:: Suas instruções ::
No trecho sobre as espécies de anjos, qual poder das almas celestes os anjos aquáticos seguem?

:: Trecho para leitura ::
:::::
Estas quatro espécies de anjos são computadas de acordo com os quatro poderes das almas celestes, ou seja, a mente, a razão, a imaginação e a natureza vivificadora e movedora. Os ígneos seguem a mente das almas celestes, contemplando coisas mais sublimes. Os aéreos seguem a razão, favorecendo a faculdade racional, e de certa maneira, separam-na da sensitiva e vegetativa, servindo a uma vida ativa, assim como os ígneos servem à contemplativa. Os aquáticos seguem a imaginação, servindo a uma vida voluptuosa. Os terrestres seguem a natureza, favorecendo a natureza vegetal. Além disso, este tipo de anjos se distinguem em saturninos e joviais, de acordo com os nomes dos astros e dos céus; uns são orientais, outros ocidentais, outros meridionais e outros ainda setentrionais. Não há parte alguma do mundo destituída da ajuda adequada de um destes anjos – cada um reina num lugar específico, embora todos estejam por toda parte. Estes seres não estão sujeitos às influências dos astros, mas estão ligados ao céu acima do mundo, de onde todas as coisas recebem orientação específica e com o que todas as coisas devem estar conformes. Estes anjos são designados para diversos astros assim como para diversos lugares e épocas, não por serem limitados a qualquer lugar ou tempo, nem limitados aos corpos que governam, mas porque a Sabedoria Divina assim o decretou. Portanto, eles favorecem mais e apadrinham estes corpos, lugares, épocas e astros, recebendo o nome de diurnos, ou noturnos, ou meridionais, conforme o caso. Da mesma maneira que uns são chamados homens da floresta, outros montanheses, outros campesinos, outros domésticos, há deuses das florestas, deuses dos campos, sátiros, familiares, fadas das fontes, fadas das florestas, ninfas do mar, as náiades, as nereidas, as dríades, pieridas, hamadríades, patumidas, “hinnidas agapte”, palas, parcadas, dodonas, fanilas, lavernas, parcas, musas, as graças, os gênios, os duendes, e assim por diante.
O povo chama-os de superiores; alguns, de semi-deuses e deusas. Alguns destes são tão conhecidos pelos homens que até são afetados pelas perturbações dos homens. Segundo Platão, os homens muitas vezes realizam coisas extraordinárias, orientados por estes seres, assim como orientados por outros homens. Alguns animais que conhecemos bem, tais como macacos, cachorros, elefantes, fazem coisas estranhas para sua espécie. Os que escreveram as crônicas dos dinamarqueses e dos noruegueses comprovam que vários tipos de espíritos dessas regiões se sujeitam às ordens do homem. Alguns deles parecem ter um corpo e são mortais, são concebidos e morrem, embora tenham vida longa segundo a opinião dos egípcios e dos platônicos, idéia especialmente defendida por Proclo, Plutarco, o filósofo Demérito, o retórico Emiliano. Portanto, estes espíritos do terceiro tipo, segundo a opinião dos platônicos, formam tantas legiões quantos astros existem nos céus, mas existem aqueles que pensam (como Atanásio) que o verdadeiro número dos espíritos bons é o mesmo dos homens, noventa e nove partes, segundo a parábola dos cem carneiros. Outros acham que seja de nove partes apenas, segundo a parábola dos dez bodes.
:::::
Registros de origem:
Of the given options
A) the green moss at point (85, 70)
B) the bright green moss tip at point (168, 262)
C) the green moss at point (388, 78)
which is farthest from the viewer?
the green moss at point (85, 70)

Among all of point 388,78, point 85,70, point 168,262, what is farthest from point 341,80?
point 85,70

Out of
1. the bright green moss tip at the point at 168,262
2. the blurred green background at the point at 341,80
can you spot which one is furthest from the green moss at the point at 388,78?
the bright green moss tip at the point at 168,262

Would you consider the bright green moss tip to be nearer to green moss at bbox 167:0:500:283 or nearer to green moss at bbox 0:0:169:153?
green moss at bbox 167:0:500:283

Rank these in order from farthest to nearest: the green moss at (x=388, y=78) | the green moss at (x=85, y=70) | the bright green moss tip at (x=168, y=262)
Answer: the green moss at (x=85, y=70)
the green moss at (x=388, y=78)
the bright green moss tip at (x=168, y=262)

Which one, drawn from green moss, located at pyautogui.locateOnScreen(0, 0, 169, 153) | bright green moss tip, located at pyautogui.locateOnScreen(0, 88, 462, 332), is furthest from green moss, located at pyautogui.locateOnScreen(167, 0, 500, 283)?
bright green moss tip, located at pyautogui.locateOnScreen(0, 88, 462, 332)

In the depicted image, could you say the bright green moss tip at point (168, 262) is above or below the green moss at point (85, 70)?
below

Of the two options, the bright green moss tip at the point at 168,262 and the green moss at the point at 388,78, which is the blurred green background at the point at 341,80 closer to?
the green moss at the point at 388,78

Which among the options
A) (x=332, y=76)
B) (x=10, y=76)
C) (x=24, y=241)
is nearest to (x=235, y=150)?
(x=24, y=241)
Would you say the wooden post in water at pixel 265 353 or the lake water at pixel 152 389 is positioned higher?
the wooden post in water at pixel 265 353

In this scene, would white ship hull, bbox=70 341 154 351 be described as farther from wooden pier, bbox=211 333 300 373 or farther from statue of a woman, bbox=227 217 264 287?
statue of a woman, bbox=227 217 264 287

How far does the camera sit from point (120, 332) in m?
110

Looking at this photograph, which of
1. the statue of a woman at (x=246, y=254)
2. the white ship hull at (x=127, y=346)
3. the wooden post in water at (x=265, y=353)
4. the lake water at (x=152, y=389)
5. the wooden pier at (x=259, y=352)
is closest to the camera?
:::::
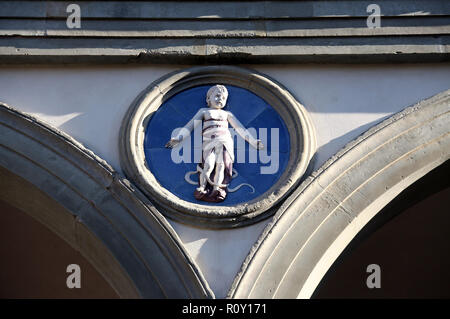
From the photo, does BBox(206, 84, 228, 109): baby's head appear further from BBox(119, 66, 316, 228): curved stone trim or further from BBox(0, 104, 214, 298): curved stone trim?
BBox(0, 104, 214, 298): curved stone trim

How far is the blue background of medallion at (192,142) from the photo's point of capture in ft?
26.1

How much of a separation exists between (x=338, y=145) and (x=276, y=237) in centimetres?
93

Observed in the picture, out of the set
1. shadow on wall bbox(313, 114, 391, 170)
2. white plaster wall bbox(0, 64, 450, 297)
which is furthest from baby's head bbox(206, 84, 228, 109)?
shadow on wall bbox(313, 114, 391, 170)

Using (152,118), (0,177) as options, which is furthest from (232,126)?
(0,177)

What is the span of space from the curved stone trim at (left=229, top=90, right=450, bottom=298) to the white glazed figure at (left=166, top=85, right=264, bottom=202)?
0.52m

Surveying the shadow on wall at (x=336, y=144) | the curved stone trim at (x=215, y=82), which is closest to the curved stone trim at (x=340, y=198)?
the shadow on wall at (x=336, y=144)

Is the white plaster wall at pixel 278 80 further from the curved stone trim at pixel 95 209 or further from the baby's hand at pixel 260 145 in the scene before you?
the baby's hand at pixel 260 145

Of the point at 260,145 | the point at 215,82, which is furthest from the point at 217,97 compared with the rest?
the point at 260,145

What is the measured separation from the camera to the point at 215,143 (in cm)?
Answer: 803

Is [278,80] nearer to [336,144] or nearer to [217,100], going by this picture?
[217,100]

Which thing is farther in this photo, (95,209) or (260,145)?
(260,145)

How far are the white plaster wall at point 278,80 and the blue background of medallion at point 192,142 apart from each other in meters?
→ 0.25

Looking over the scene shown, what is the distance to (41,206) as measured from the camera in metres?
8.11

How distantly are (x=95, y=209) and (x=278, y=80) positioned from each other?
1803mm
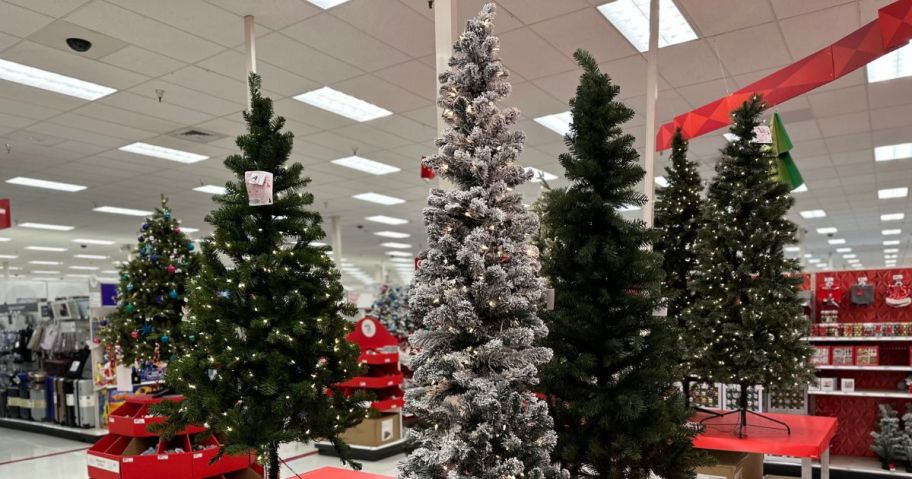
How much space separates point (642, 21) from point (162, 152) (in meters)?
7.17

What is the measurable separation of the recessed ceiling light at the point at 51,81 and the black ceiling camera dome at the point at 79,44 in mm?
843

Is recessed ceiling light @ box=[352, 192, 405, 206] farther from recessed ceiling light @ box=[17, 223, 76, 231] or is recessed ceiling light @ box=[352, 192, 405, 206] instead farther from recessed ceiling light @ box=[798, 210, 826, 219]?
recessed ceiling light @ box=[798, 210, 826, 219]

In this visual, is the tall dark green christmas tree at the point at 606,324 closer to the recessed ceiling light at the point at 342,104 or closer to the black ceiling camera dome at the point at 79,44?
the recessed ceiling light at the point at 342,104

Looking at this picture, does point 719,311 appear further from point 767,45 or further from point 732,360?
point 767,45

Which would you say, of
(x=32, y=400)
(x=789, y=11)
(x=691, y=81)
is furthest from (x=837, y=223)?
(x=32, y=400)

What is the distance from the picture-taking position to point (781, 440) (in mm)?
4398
:::::
:: Resultado da tarefa ::
A imaginação.